If you want your bird to be a part of the family and not just the bird of one person, it is imperative that all family members handle the bird. If all of the work is left to one person, the bird may become territorial toward this one person and aggressive towards everyone else.
Other Care Considerations for your feathered friend
Whichever bird you choose, you cannot skimp on cage size. Keep in mind the space you have to put a cage as this will ultimately affect the size or number of birds that you can home. Bar spacing is an important factor as well, as small birds can easily squeeze between bars that are spaced too wide. This could result in an escape or even injury to the bird. Furthermore, large birds will benefit from a dedicated space outside of the cage such as a stand of play gym. Check out our blog on “A Spotlight on Bird Cage Features”
i.Pet 168cm Large Bird Cage
As would be expected, it’s important to clean the bird’s cage regularly and provide fresh water and food daily.

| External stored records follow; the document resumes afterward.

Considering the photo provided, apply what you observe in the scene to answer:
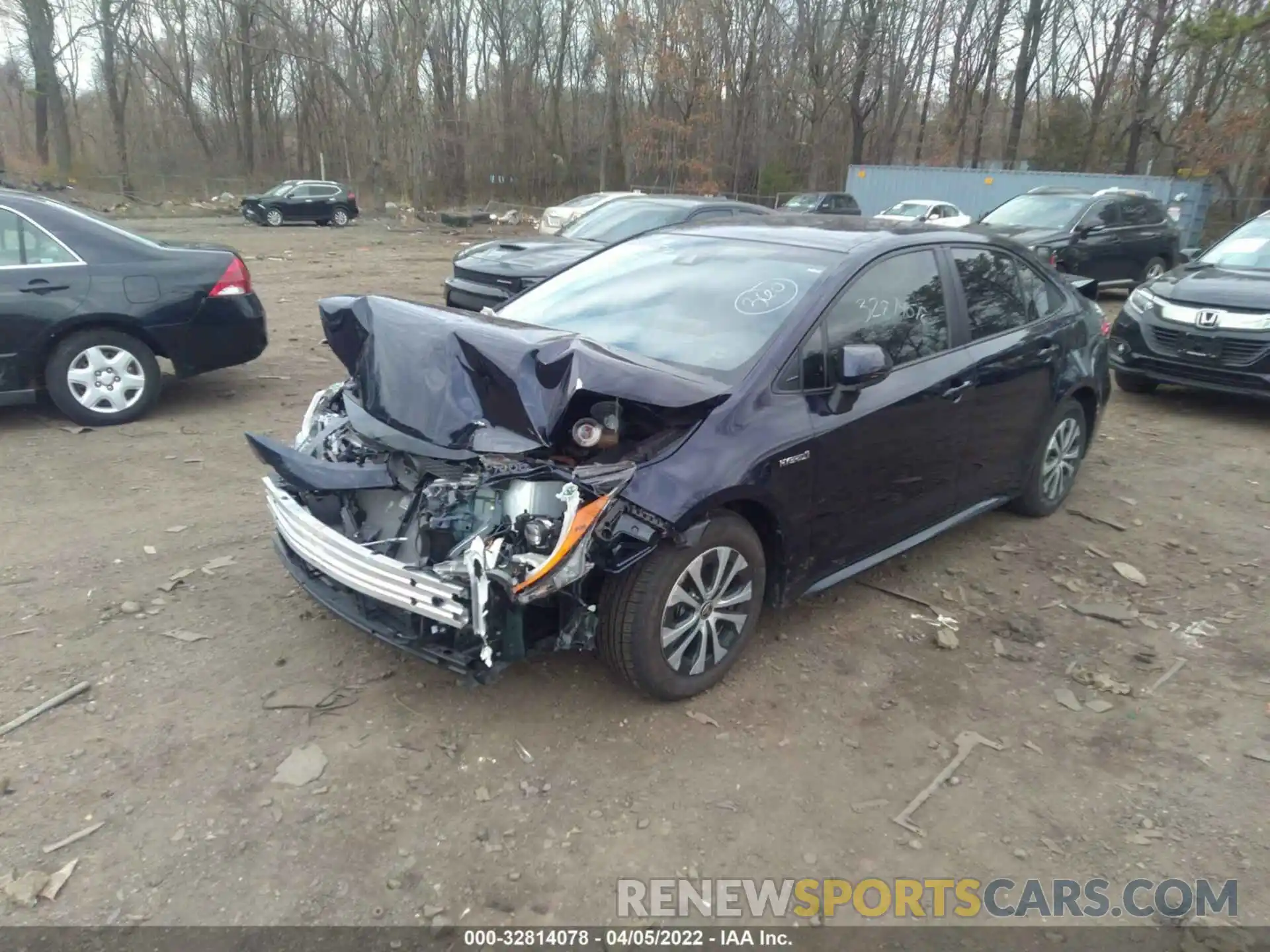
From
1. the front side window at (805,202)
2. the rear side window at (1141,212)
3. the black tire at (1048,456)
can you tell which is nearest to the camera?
the black tire at (1048,456)

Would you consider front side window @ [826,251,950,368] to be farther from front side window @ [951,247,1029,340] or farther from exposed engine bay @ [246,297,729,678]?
exposed engine bay @ [246,297,729,678]

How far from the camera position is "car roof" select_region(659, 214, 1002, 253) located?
4277 mm

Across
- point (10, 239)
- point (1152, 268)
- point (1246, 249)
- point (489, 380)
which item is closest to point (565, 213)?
point (1152, 268)

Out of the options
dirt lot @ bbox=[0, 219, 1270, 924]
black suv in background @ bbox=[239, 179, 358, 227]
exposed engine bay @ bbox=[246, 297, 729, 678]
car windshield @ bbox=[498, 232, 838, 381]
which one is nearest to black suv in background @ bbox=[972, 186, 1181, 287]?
dirt lot @ bbox=[0, 219, 1270, 924]

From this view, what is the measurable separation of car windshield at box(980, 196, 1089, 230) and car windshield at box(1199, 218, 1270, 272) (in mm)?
4391

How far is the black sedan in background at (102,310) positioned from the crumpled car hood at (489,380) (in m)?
3.49

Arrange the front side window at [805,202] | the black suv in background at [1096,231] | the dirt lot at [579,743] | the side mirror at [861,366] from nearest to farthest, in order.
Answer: the dirt lot at [579,743] < the side mirror at [861,366] < the black suv in background at [1096,231] < the front side window at [805,202]

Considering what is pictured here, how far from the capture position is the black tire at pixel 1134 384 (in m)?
8.86

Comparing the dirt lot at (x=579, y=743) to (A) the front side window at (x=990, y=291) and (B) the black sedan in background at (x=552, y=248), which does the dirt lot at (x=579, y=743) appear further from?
(B) the black sedan in background at (x=552, y=248)

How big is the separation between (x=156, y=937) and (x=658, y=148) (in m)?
41.9

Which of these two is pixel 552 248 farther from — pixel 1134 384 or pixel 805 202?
pixel 805 202

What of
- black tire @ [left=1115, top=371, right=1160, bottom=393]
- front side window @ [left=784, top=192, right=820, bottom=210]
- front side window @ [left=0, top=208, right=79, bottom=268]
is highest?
front side window @ [left=784, top=192, right=820, bottom=210]

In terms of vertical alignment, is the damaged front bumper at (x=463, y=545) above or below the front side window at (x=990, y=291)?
below

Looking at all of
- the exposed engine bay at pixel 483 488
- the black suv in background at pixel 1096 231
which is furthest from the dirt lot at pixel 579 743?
the black suv in background at pixel 1096 231
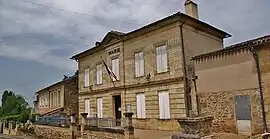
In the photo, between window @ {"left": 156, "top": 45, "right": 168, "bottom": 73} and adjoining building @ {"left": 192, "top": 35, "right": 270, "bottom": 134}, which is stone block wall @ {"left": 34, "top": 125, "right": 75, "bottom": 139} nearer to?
window @ {"left": 156, "top": 45, "right": 168, "bottom": 73}

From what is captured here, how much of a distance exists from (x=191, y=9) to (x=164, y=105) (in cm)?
685

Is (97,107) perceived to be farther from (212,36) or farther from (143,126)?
(212,36)

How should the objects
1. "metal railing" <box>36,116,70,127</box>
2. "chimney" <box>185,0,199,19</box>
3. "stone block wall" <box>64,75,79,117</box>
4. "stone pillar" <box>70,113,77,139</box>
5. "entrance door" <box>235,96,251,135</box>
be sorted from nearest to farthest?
"entrance door" <box>235,96,251,135</box> → "stone pillar" <box>70,113,77,139</box> → "chimney" <box>185,0,199,19</box> → "metal railing" <box>36,116,70,127</box> → "stone block wall" <box>64,75,79,117</box>

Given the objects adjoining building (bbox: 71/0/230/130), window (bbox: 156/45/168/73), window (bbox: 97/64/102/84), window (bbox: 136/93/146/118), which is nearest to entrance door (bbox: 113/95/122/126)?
adjoining building (bbox: 71/0/230/130)

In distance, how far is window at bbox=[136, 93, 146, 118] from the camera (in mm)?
18753

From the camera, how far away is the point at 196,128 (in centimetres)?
599

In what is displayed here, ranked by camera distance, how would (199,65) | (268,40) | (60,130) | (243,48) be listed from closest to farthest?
(268,40)
(243,48)
(199,65)
(60,130)

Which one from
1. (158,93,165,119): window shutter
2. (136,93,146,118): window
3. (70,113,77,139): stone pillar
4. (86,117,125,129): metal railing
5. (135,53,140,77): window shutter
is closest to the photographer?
(86,117,125,129): metal railing

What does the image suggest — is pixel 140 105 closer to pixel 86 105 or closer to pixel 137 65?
pixel 137 65

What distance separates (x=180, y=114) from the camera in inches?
636

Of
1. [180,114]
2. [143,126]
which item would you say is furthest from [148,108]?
[180,114]

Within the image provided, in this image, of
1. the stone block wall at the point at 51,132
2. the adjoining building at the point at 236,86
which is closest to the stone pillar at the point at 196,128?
the adjoining building at the point at 236,86

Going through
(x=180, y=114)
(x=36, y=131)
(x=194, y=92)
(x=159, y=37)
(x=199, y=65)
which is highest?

Some species such as canaries and finches have a fairly simple seed diet complemented with greens, parrot species have a diet consisting of pre-formulated food (e.g. pellets), a variety of fresh foods such as greens, sprouted seeds, grains and fruits, along with some seeds. As a general rule, the larger the parrot, the less seeds they should be fed. Some fruits and vegetables can spoil quickly, so don’t give more of these items than can be eaten within a few hours.
Birds can be messy! They are constantly scattering little bits of food everywhere and not to mention they lose a lot of feathers, especially when it moulting time and breeds such as cockatiels are prone to making a mess with their feather dust. In general, the larger the bird, the larger the mess, so be prepared for daily cleaning around the outside of the cage as well.
Birds have delicate respiratory systems and there are things around the house that can be hazardous. Non-stick cookware surfaces give of toxic, odourless fumes when heated to high temperatures. These fumes can be fatal to birds within a matter of minutes. Scented candles, deodorisers and cleaning products can also be fatal to birds or at least cause irritation of the delicate airways.
If you are a smoker, than a bird might not be the best fit for you. They are very sensitive to cigarette smoke, even that, which lingers on your hands, clothes or around the home.
If you are interested in owning a feathered friend, it is extremely important to examine your motivation for getting a pet bird, along with your ability to commit to caring for the bird for its entire lifespan. Careful consideration will help you to make a good decision and find a bird that will be a good match for your personality, lifestyle, and household.